MATERIAL FOR THE TASK
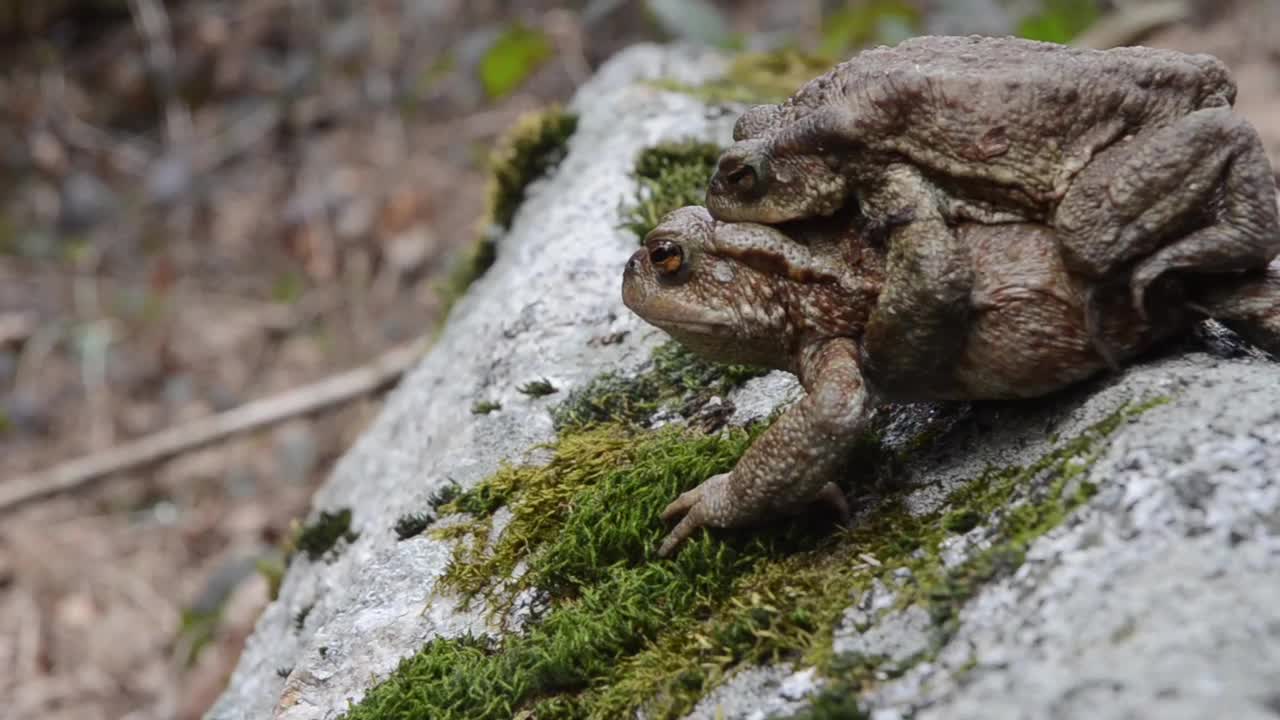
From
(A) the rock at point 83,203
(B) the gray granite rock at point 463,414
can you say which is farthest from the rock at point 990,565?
(A) the rock at point 83,203

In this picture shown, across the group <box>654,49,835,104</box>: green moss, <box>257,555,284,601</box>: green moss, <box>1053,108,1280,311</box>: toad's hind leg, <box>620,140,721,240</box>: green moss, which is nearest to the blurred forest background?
<box>654,49,835,104</box>: green moss

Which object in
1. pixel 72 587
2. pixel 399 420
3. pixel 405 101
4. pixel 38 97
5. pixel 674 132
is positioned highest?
pixel 38 97

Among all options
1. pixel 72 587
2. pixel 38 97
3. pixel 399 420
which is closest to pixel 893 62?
pixel 399 420

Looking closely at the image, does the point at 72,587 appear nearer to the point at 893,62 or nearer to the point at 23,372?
the point at 23,372

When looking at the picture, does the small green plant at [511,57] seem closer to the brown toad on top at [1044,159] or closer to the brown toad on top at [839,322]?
the brown toad on top at [839,322]

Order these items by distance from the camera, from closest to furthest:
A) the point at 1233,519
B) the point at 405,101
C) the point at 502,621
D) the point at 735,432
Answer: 1. the point at 1233,519
2. the point at 502,621
3. the point at 735,432
4. the point at 405,101

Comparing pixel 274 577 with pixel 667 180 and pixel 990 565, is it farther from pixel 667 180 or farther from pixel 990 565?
pixel 990 565

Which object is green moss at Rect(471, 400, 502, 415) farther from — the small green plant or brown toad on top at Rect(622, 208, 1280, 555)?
the small green plant
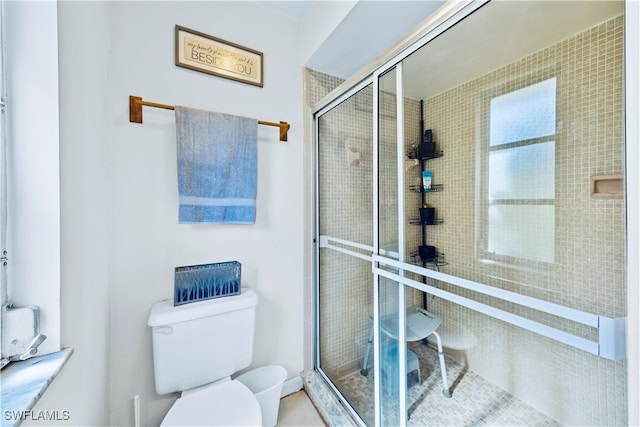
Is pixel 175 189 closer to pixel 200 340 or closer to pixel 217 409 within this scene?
pixel 200 340

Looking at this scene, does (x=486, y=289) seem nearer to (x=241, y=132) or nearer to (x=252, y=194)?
(x=252, y=194)

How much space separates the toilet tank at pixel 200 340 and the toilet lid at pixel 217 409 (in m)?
0.12

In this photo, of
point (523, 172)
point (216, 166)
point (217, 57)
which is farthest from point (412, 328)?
point (217, 57)

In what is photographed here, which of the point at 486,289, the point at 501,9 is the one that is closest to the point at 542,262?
the point at 486,289

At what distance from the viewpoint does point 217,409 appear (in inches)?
37.6

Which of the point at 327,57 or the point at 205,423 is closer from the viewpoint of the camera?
the point at 205,423

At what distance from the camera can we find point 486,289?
789 millimetres

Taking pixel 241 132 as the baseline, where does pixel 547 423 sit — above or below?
below

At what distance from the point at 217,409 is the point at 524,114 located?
198cm

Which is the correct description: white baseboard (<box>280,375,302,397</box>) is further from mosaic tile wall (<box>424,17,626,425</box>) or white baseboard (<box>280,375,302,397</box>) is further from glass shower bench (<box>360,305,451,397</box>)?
mosaic tile wall (<box>424,17,626,425</box>)

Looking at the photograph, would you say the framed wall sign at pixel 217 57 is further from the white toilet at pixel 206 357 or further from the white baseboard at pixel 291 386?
the white baseboard at pixel 291 386

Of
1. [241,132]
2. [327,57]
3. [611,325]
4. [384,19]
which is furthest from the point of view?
[327,57]

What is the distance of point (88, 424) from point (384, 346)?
114 cm

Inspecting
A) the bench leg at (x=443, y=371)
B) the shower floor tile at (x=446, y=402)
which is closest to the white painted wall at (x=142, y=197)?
the shower floor tile at (x=446, y=402)
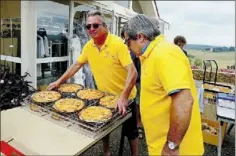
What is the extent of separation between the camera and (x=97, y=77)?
81.0 inches

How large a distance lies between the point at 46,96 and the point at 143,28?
876 mm

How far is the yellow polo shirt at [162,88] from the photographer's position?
105 cm

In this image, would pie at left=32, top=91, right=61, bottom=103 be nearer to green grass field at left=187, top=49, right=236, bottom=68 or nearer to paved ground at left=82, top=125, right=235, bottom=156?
paved ground at left=82, top=125, right=235, bottom=156

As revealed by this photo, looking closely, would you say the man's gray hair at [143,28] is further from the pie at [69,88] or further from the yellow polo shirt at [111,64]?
the pie at [69,88]

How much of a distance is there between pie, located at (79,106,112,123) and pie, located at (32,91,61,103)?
296 mm

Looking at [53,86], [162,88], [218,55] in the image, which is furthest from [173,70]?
[218,55]

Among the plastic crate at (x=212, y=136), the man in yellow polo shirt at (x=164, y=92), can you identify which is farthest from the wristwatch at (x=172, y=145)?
the plastic crate at (x=212, y=136)

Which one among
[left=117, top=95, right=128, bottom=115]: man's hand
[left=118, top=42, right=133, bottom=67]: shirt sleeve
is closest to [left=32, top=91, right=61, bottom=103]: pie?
[left=117, top=95, right=128, bottom=115]: man's hand

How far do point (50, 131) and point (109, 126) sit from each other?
0.34 m

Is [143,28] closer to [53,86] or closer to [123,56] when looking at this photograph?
[123,56]

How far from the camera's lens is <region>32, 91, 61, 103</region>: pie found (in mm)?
1521

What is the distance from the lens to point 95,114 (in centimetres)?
138

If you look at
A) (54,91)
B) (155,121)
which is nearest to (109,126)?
(155,121)

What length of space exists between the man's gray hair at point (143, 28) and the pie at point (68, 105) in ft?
1.93
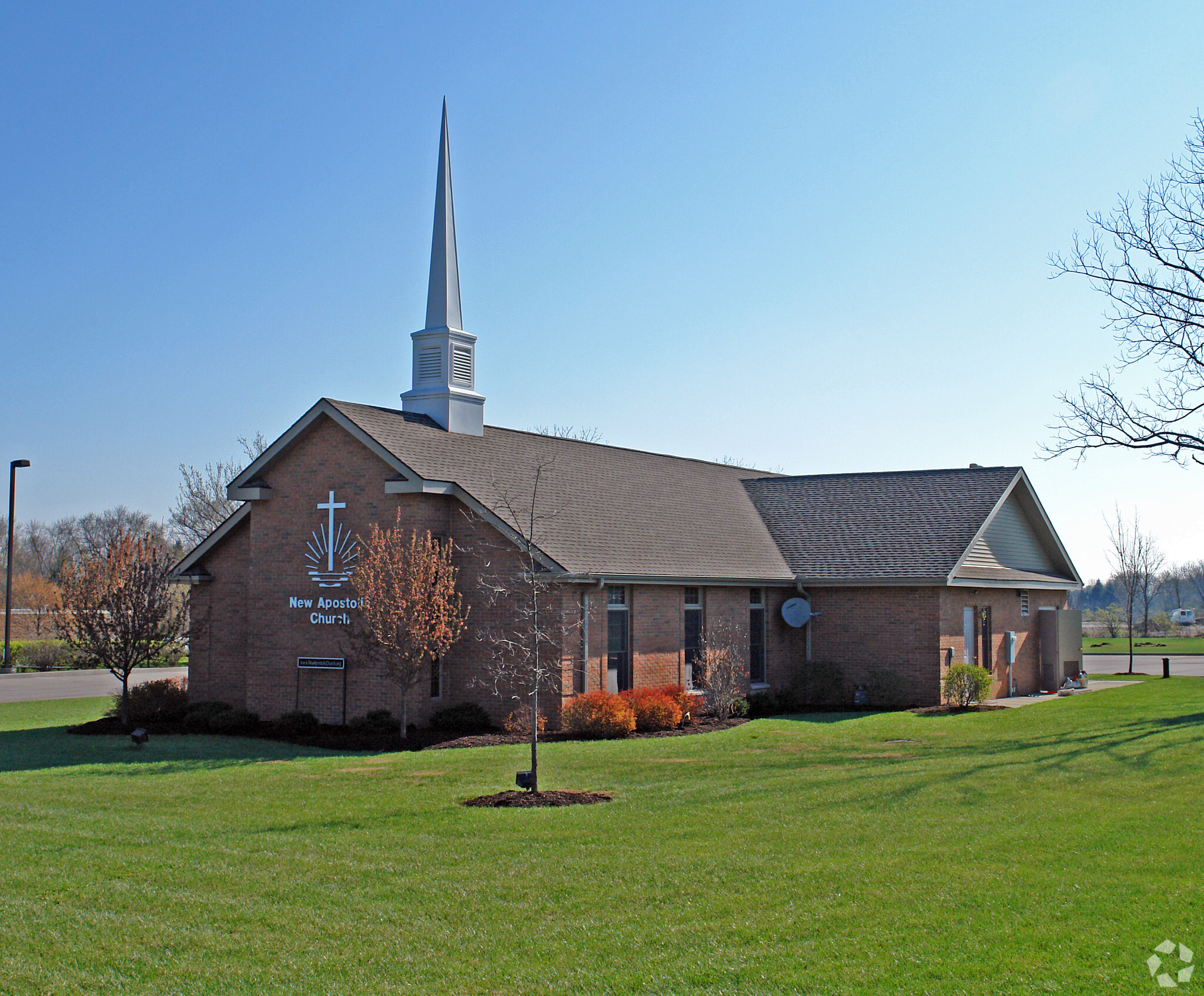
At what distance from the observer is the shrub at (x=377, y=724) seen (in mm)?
20062

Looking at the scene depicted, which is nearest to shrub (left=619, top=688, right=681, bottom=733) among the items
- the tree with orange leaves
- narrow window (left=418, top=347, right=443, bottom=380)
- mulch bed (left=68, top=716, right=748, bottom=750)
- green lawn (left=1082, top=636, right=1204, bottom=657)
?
mulch bed (left=68, top=716, right=748, bottom=750)

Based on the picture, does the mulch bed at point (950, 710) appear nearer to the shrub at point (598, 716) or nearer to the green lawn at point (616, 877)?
the shrub at point (598, 716)

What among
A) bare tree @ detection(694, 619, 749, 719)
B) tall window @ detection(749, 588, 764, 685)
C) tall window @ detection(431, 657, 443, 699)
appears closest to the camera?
tall window @ detection(431, 657, 443, 699)

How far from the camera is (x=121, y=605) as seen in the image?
22469mm

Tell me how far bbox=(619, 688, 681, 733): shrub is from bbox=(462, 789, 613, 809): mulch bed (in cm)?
729

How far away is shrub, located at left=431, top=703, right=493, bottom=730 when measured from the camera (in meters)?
20.2

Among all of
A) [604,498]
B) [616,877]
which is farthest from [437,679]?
[616,877]

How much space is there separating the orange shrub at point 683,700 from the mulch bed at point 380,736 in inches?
8.2

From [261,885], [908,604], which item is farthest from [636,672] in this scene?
[261,885]

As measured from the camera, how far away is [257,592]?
887 inches

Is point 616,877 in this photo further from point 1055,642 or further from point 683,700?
point 1055,642

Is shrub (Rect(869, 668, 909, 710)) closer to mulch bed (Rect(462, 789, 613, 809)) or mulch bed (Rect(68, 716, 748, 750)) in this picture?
mulch bed (Rect(68, 716, 748, 750))

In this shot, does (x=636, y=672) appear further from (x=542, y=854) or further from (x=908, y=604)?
(x=542, y=854)

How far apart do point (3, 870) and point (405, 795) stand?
4846mm
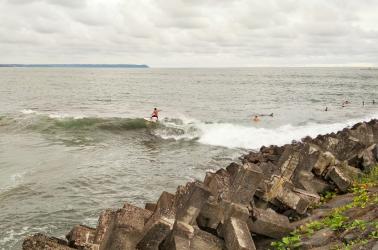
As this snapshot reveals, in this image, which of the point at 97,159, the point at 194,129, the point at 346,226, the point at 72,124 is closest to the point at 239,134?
the point at 194,129

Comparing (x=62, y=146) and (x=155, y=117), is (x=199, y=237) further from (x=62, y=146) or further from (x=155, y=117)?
(x=155, y=117)

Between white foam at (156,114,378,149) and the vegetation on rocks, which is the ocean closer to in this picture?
white foam at (156,114,378,149)

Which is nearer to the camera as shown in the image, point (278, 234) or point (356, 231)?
point (356, 231)

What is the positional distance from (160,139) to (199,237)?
24.2 metres

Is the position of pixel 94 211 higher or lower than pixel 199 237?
lower

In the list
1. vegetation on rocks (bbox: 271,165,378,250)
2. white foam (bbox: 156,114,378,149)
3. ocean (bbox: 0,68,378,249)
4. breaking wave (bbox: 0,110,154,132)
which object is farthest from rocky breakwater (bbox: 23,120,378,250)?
breaking wave (bbox: 0,110,154,132)

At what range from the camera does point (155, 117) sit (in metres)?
41.0

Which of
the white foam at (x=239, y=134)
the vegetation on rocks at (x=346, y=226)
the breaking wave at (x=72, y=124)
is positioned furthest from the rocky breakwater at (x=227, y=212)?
the breaking wave at (x=72, y=124)

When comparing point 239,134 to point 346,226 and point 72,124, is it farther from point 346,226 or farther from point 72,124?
point 346,226

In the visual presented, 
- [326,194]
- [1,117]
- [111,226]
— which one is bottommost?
[1,117]

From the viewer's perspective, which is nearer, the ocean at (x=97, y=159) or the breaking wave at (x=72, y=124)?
the ocean at (x=97, y=159)

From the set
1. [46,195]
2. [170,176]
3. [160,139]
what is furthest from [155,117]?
[46,195]

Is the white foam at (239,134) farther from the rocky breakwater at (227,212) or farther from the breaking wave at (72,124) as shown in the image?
the rocky breakwater at (227,212)

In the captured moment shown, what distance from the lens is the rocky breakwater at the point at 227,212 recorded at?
6.18 meters
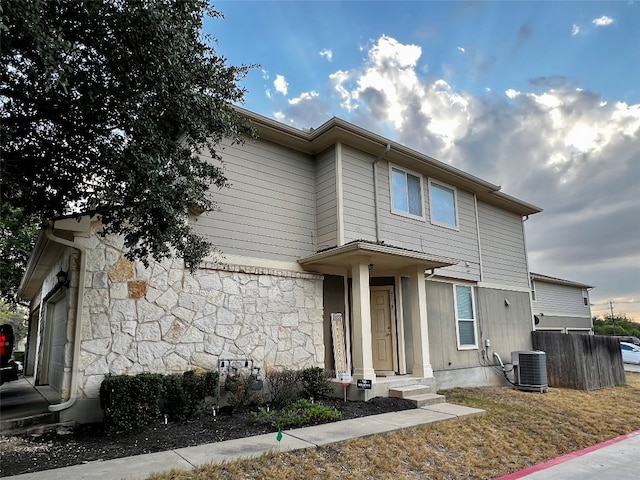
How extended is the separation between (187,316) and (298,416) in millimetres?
2590

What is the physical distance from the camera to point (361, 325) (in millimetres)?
8109

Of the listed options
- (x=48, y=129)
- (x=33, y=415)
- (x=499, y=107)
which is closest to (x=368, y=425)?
(x=33, y=415)

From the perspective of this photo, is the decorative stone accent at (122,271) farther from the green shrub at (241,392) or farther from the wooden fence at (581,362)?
the wooden fence at (581,362)

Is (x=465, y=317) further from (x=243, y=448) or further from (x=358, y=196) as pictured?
(x=243, y=448)

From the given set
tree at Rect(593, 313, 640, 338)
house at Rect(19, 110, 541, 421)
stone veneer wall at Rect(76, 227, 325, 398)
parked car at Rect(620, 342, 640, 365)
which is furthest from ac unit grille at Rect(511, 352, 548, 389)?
tree at Rect(593, 313, 640, 338)

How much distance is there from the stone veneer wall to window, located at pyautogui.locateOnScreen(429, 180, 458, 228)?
13.3 ft

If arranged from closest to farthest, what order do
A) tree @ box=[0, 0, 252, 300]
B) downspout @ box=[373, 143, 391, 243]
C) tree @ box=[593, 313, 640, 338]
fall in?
tree @ box=[0, 0, 252, 300] < downspout @ box=[373, 143, 391, 243] < tree @ box=[593, 313, 640, 338]

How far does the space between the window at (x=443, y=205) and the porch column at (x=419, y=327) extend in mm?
2124

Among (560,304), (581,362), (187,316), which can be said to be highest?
(560,304)

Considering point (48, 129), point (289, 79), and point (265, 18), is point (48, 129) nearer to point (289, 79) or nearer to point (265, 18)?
point (265, 18)

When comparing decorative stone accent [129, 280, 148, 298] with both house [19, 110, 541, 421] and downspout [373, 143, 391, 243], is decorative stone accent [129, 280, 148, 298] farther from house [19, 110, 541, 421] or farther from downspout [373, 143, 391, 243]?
downspout [373, 143, 391, 243]

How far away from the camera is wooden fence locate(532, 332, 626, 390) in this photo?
10867 mm

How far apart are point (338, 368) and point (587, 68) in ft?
29.1

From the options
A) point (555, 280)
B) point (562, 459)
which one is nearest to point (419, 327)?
point (562, 459)
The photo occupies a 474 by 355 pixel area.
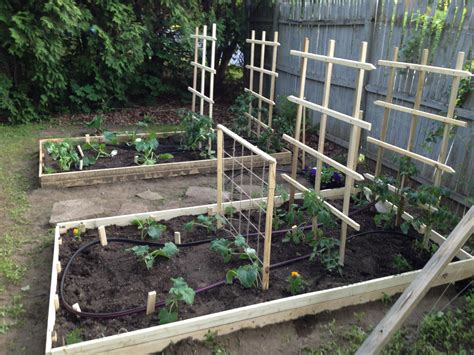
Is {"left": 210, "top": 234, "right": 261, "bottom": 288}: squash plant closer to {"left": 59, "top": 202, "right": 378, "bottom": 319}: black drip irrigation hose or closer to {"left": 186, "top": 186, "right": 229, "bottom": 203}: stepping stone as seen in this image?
{"left": 59, "top": 202, "right": 378, "bottom": 319}: black drip irrigation hose

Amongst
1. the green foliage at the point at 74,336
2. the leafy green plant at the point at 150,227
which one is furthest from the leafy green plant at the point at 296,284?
the green foliage at the point at 74,336

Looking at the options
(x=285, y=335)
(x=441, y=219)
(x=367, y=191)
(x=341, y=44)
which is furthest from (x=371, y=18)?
(x=285, y=335)

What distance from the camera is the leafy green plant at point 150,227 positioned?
392 centimetres

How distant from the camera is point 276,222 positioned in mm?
4230

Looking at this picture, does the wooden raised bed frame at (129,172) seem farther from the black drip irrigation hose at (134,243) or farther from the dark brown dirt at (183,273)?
the black drip irrigation hose at (134,243)

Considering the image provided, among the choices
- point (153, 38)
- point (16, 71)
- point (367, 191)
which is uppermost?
point (153, 38)

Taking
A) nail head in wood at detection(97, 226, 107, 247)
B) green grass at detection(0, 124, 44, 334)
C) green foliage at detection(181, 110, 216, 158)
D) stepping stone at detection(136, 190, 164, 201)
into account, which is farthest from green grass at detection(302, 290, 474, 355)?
green foliage at detection(181, 110, 216, 158)

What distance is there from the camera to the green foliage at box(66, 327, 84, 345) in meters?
2.71

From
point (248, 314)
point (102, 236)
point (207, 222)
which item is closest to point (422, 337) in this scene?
point (248, 314)

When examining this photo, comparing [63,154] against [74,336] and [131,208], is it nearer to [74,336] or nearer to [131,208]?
[131,208]

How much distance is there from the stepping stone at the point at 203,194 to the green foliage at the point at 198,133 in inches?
31.9

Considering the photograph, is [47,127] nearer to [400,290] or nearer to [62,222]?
[62,222]

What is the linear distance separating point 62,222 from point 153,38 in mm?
5433

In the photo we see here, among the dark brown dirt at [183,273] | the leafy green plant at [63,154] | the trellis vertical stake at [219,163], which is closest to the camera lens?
the dark brown dirt at [183,273]
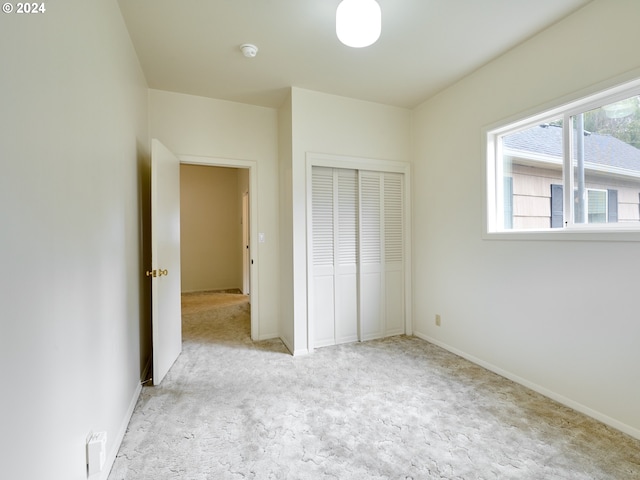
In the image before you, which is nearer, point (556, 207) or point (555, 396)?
point (555, 396)

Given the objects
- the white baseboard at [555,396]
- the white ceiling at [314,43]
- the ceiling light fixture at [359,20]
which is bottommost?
the white baseboard at [555,396]

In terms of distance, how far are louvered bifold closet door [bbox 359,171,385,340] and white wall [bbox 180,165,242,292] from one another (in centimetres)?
370

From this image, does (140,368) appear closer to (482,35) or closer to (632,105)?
(482,35)

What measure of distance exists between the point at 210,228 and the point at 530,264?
579 centimetres

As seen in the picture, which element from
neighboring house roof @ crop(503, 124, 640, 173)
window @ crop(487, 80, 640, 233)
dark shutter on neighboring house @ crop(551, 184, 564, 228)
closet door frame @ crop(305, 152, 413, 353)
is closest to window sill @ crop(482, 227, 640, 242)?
window @ crop(487, 80, 640, 233)

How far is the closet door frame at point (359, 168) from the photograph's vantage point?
2.96 meters

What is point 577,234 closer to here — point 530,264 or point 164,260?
point 530,264

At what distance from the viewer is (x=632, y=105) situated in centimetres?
180

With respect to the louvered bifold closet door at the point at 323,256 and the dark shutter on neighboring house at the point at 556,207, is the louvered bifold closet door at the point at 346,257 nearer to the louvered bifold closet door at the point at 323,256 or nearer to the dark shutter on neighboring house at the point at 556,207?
the louvered bifold closet door at the point at 323,256

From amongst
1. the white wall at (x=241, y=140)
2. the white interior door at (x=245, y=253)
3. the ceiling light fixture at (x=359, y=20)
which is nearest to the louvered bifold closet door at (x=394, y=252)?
the white wall at (x=241, y=140)

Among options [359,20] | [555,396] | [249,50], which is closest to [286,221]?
[249,50]

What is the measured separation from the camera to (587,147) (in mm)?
2025

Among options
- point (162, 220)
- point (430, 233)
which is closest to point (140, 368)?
point (162, 220)

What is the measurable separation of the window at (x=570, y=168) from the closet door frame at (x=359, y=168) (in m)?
0.99
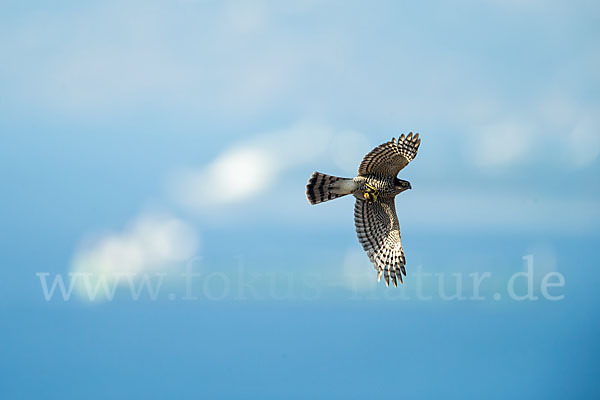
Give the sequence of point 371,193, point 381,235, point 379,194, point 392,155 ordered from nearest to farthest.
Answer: point 392,155, point 371,193, point 379,194, point 381,235

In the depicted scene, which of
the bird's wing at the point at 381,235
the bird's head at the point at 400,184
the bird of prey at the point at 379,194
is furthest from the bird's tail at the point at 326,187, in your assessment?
the bird's head at the point at 400,184

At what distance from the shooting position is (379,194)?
1800cm

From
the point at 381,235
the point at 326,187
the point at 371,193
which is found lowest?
the point at 381,235

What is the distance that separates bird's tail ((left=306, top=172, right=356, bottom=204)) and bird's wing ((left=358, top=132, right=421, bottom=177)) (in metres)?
0.51

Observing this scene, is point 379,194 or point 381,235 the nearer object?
point 379,194

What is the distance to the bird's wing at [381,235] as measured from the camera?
60.4ft

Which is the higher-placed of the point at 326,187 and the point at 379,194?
the point at 326,187

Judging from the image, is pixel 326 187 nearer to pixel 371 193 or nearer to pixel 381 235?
pixel 371 193

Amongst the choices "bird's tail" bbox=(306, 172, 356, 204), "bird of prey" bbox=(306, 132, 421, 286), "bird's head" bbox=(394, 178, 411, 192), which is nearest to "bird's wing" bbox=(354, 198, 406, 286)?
"bird of prey" bbox=(306, 132, 421, 286)

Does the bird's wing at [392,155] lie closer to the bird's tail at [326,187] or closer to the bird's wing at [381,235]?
Answer: the bird's tail at [326,187]

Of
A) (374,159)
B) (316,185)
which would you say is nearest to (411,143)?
(374,159)

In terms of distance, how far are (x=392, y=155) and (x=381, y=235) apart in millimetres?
2275

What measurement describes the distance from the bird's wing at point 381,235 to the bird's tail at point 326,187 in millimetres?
681

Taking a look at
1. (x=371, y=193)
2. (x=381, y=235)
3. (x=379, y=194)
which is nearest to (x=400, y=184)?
(x=379, y=194)
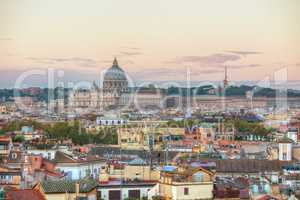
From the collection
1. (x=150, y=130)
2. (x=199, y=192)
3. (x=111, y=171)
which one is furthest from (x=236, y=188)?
(x=150, y=130)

GIVEN PROBLEM
Collect every line above that contains the word "perspective" and copy each one in full.

COMPLETE RESPONSE
From the viewer's perspective, which is nearer, the ocean at (x=97, y=159) or the breaking wave at (x=72, y=124)?
From the perspective of this photo, is the decorative stone accent at (122,271) farther from the green shrub at (241,392) or farther from the wooden fence at (581,362)?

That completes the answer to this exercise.